Advanced Features: Built-in support for content negotiation, compression, and even application-layer encryption/hashing for domain-specific purposes. However, these features are optional and sit atop a secure foundation.
Security Integration:
Authentication and authorization hooks integrated at the application level, but they build upon the cryptographic identities already established by lower layers. No need to reinvent the wheel.
Fine-grained access control lists (ACLs) or capability tokens can be negotiated as part of session setup.
Outcome: The Application/Service Interface Layer is a clean, well-defined API boundary. Developers interact with a secure, abstract transport without worrying about how addresses are assigned or how keys are negotiated. The complexity is hidden below, enabling easy adaptation to future technologies or protocols.
Key Architectural Innovations
Self-Certifying Addresses (SCIDs):
By making addresses inherently cryptographic, many trust and identity problems vanish. Instead of DNS + IP + ARP, you have one stable naming mechanism that also ensures authenticity.

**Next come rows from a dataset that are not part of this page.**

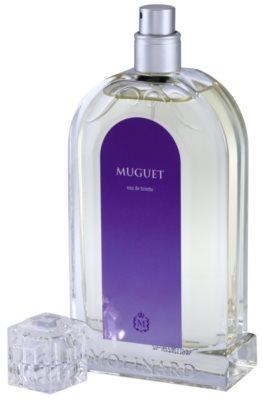 Molinard Les Elements Muguet тоалетна вода за жени 3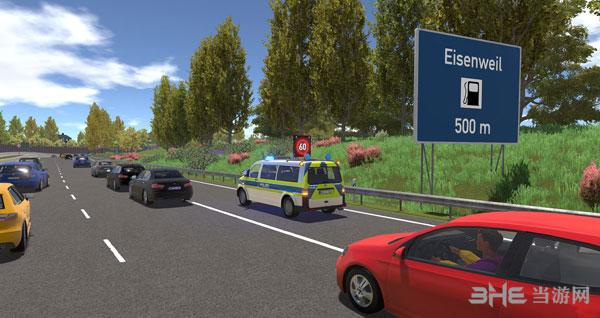 高速公路交警模拟2截图2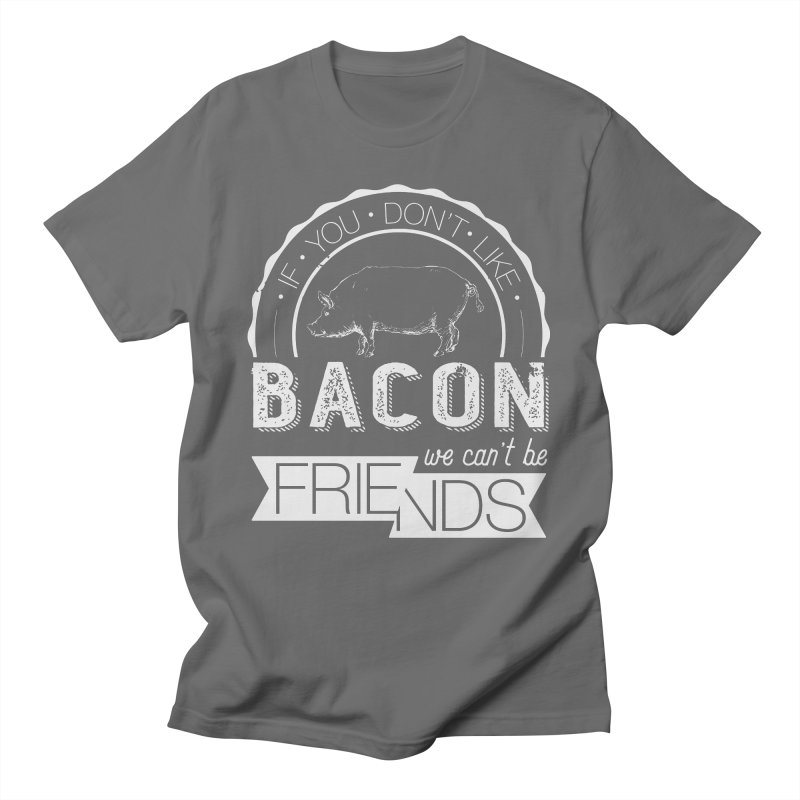 Bacon Friends Men's T-Shirt by Christi Kennedy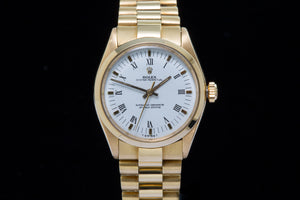 Rolex Oyster Perpetual 18ct gold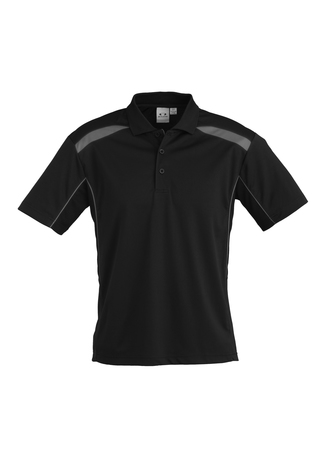 POLO MENS UNITED BLK/ASH 2XL - 155GSM BIZCOOL FABRIC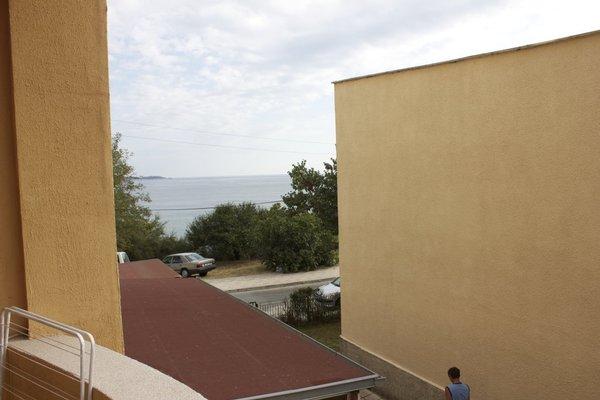 Отель Plovdiv - фото 17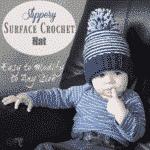 Slippery Surface Crochet Hat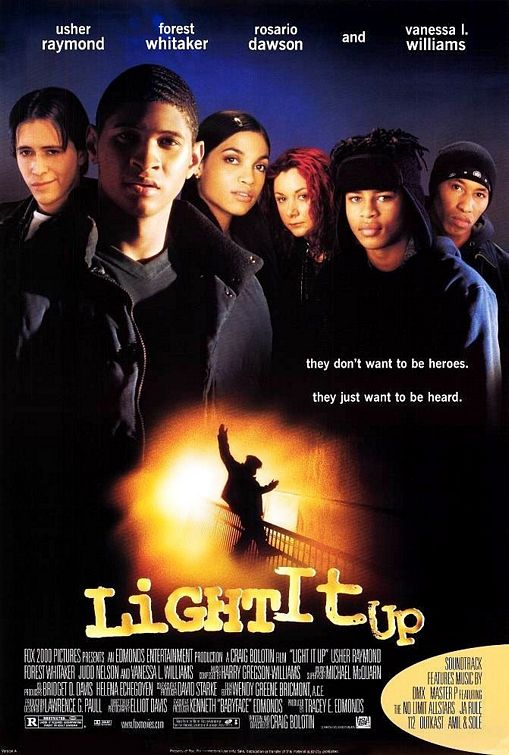poster_light_it_up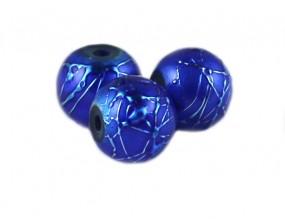Koraliki szklane SPECTRA 8mm niebieskie 10 sztuk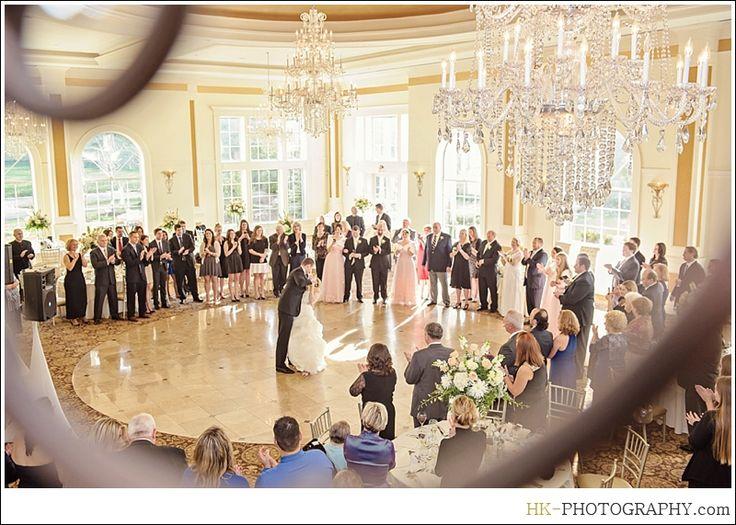 Aria Ct Wedding Prospect Photography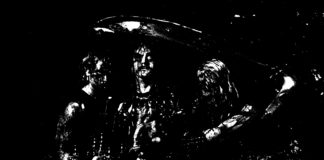 Shadow Records,Ultra Silvam, Black Metal, News,2019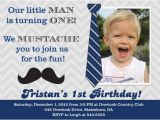Mustache First Birthday Invitations Items Similar to Mustache Little Man 1st Birthday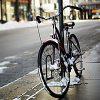 crossbikecommute-thum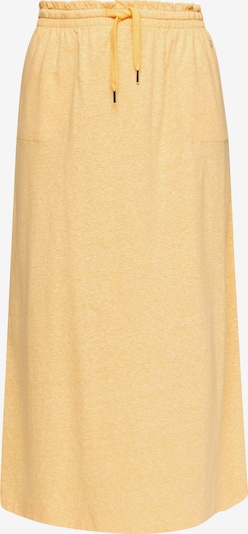 s.Oliver Jupe en jaune chiné, Vue avec produit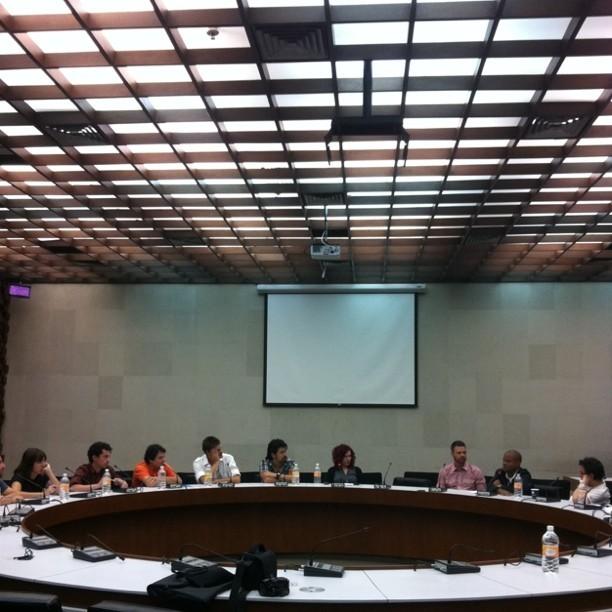 Mesa Redonda de Directores Iberoamericanos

Unified Routing & Link Abstraction:
Combine the physical, data link, and network layers into a single “foundation” that simply delivers named secure endpoints. Differences in physical media, packet framing, and path selection are hidden behind a stable interface.

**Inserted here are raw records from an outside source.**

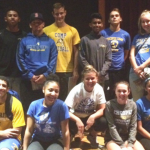 Comp Athletes Attend Workshop to become Triple Impact Competitors.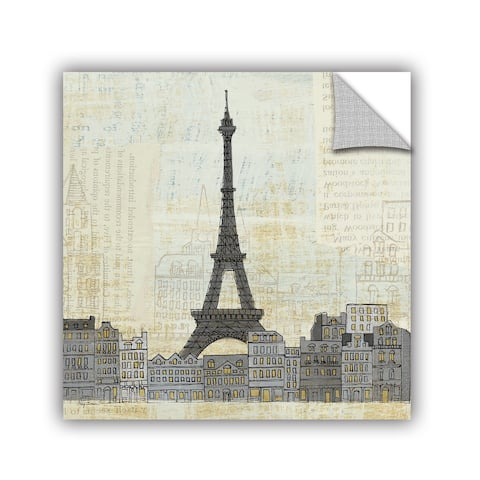 ArtAppealz Avery Tillmon's 'Eiffel Skyline 3' Removable Wall Art Mural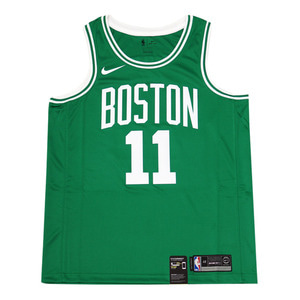 [해외] 나이키 NBA 보스턴 셀틱스 스윙맨 로드 져지(카이리 어빙), BOS NK SWGMN JSY ROAD - 풋셀스토어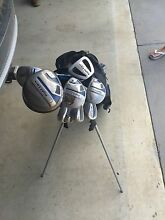 GOLF CLUBS (Adams tight lies) Altona Hobsons Bay Area Preview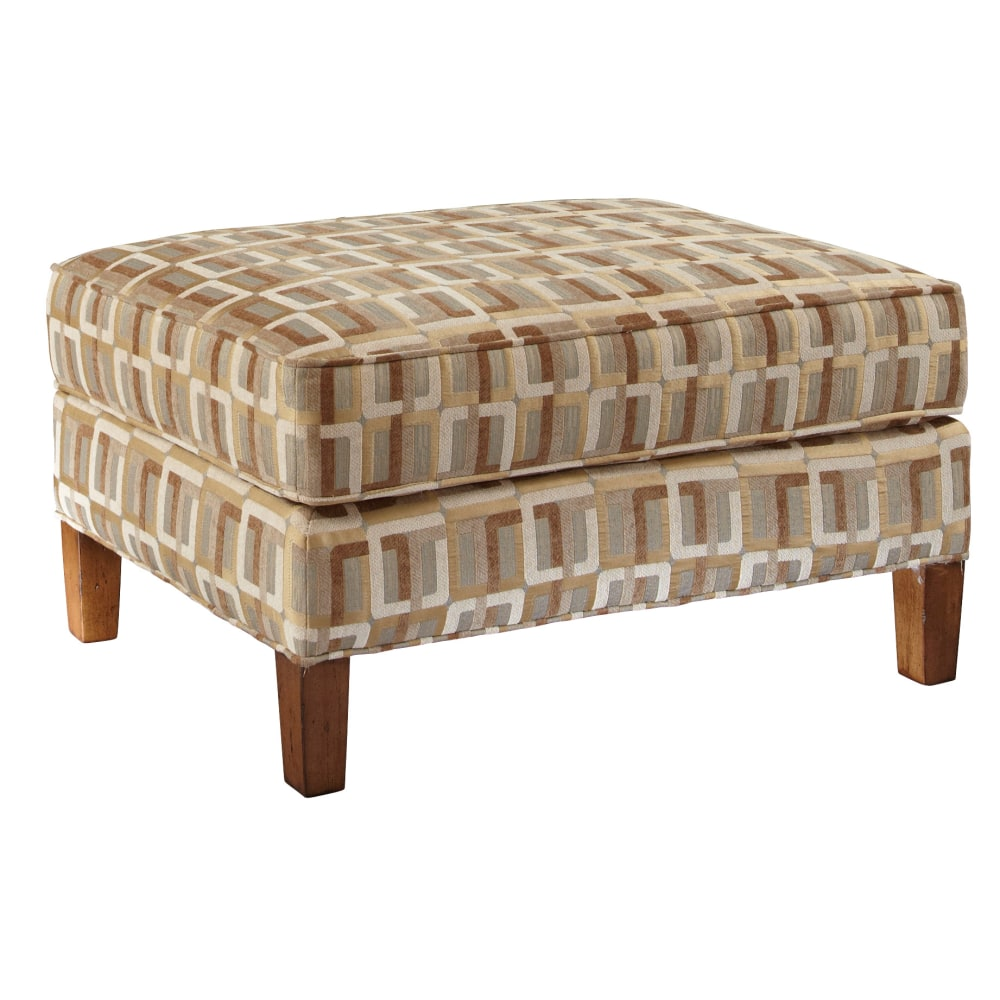 Image for 104800 Ottoman from Hekman Official Website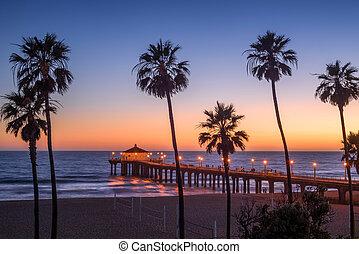 Manhattan Beach Pier at sunset, Los Angeles, California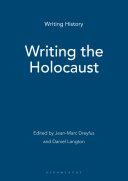 Writing the Holocaust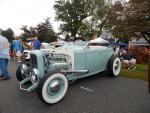 7th Annual Ridgely Car Show20
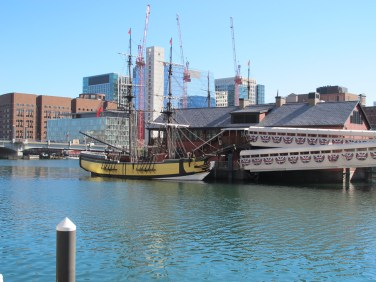 Boston Tea Party Ships and Museum from nearby. This is the ship I boarded during my tour.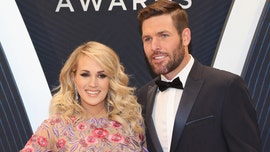Carrie Underwood shares 'awkward' throwback picture of her and Mike Fischer for 10-year anniversary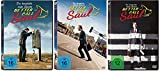 Better Call Saul - Staffel 1-3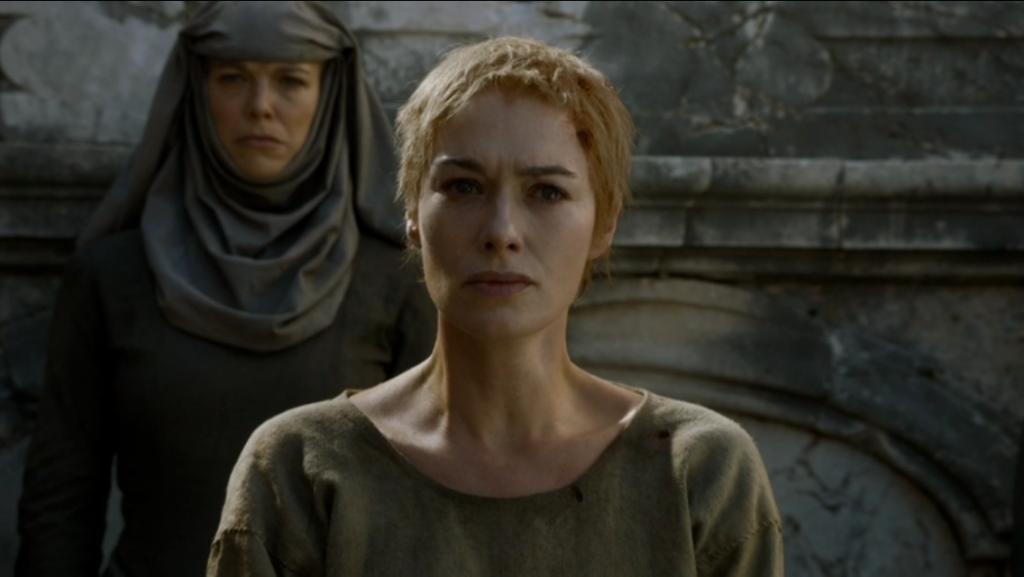 Cersei's Atonement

Single, Configurable Transport Mechanism:
Instead of a proliferation of transport protocols, have one flexible “session protocol” that can be specialized using parameters. This prevents fragmentation and complexity.

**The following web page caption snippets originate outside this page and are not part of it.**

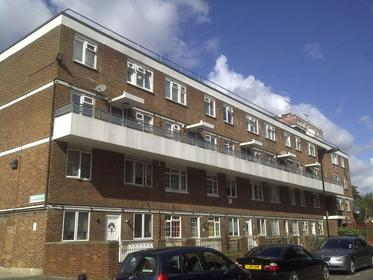Two Bedrooms at Weymouth Terrace, Hackney, 8LP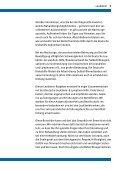leukämie - Deutsche Krebshilfe eV - Seite 7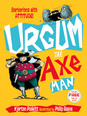 Urgum the Axeman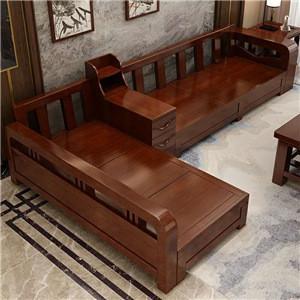 living room furniture online wholesaler dehuifurniture rh dehuifurniture wholesale wneducation com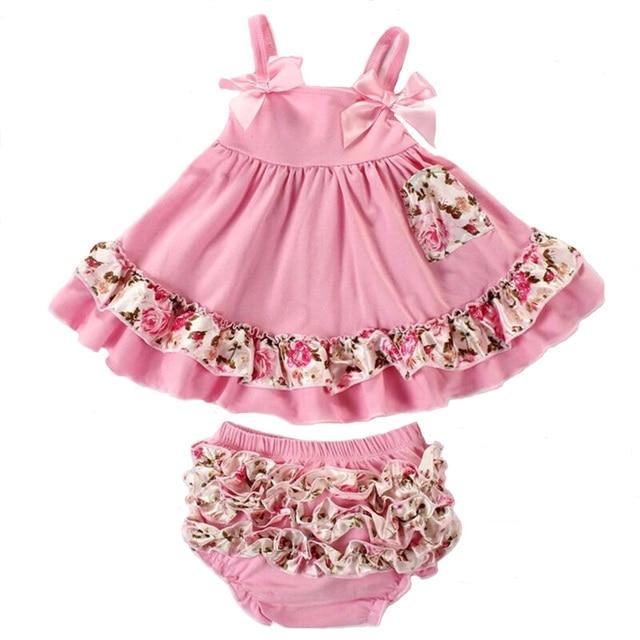 44935c7760de 2pcs set Baby Clothing Set Summer Fashion Flower Newborn Baby Girl Clothes  0-24M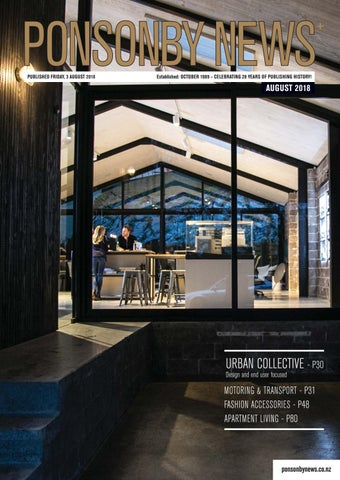400a1bec3f PONSONBY NEWS - AUGUST'18 by Ponsonby News - issuu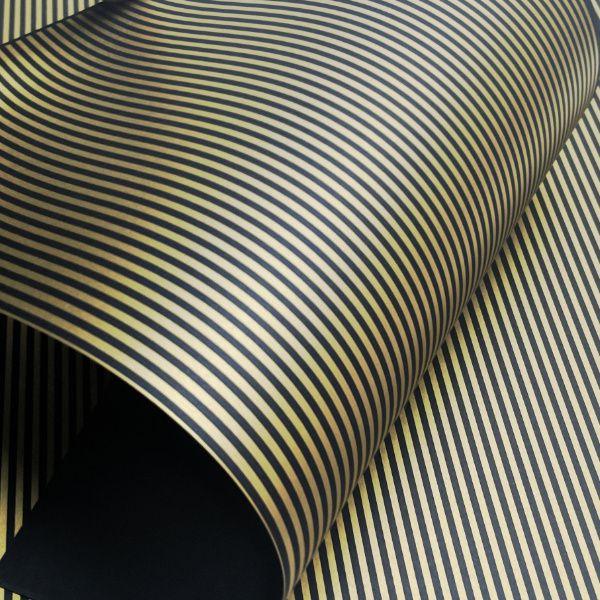 Papel Listrado - Preto com Dourado - Tam. A3 - 180g/m²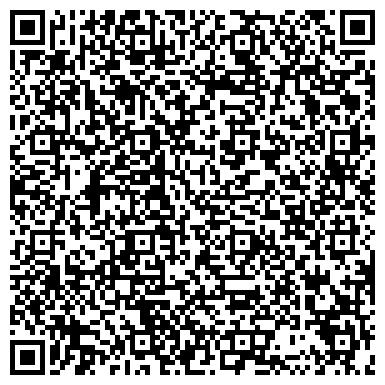 QR-код с контактной информацией организации СОЦИОН ЦЕНТР ГУМАНИТАРНЫХ ИССЛЕДОВАНИЙ И СОЦИАЛЬНЫХ ПРОЕКТОВ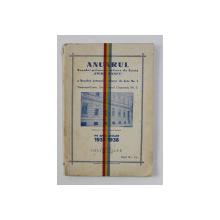ANUARUL SCOALEI PRIMARE URBANE DE BAETI ' SPIRU HARET ' SI A SCOALEI PRIMARE URBANE DE FETE NR. 1 DIN TIMISOARA - CETATE , intocmit de IULIU VULPE ,  PE ANUL 1937 -1938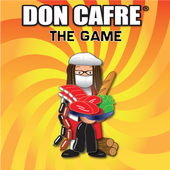 Don Cafre - The Game 1.14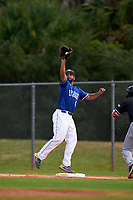 Indiana State Sycamores first baseman Miguel Rivera (17) stretches for a throw during a game against the Chicago State Cougars on February 23, 2020 at North Charlotte Regional Park in Port Charlotte, Florida.  Chicago State defeated Indiana State 3-0.  (Mike Janes/Four Seam Images)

Security Integrated from the Ground Up:
Encryption and authentication are not an afterthought. Every connection is secure by design, simplifying the mental model and making eavesdropping or tampering much harder.
Minimal Layer Count and Crisp Boundaries:
With three main conceptual layers (Foundation, Transport/Session, Application Interface) or even a two-layer model if the application interface is considered just an API atop transport, the design is simpler, more understandable, and more elegant.
Comparisons and Inspirations
QUIC: QUIC integrates security (TLS 1.3) with transport and reduces round trips. Our proposal takes this philosophy even further by building the equivalent of QUIC’s secure transport into the very core of the stack, rather than layering it over IP.
Named Data Networking (NDN): NDN’s approach to using names as first-class network addresses can inspire the foundation layer. By routing on content names (or SCIDs), the network can optimize itself for various forwarding strategies, caching, and multi-path routing.
Self-Certifying File Systems (e.g., SFS): Borrowing the concept of names that embed public keys ensures authenticity of endpoints and content without complex PKI.
Conclusion
This proposed redesign is admittedly ambitious and not fully backward-compatible with today’s installed base. Yet, if we could reinvent the stack from scratch, we would strive for:
Far fewer conceptual layers (e.g., three).
Security embedded at every step.
Unified naming and addressing for simpler, more secure routing.
A single, flexible transport/session mechanism that replaces a slew of legacy protocols.
A clean and elegant application interface that abstracts away all the underlying complexity.
Such a design would be more elegant, inherently secure, and better prepared for future evolutions of network technology than the historically layered and sometimes “clunky” stacks we rely on today.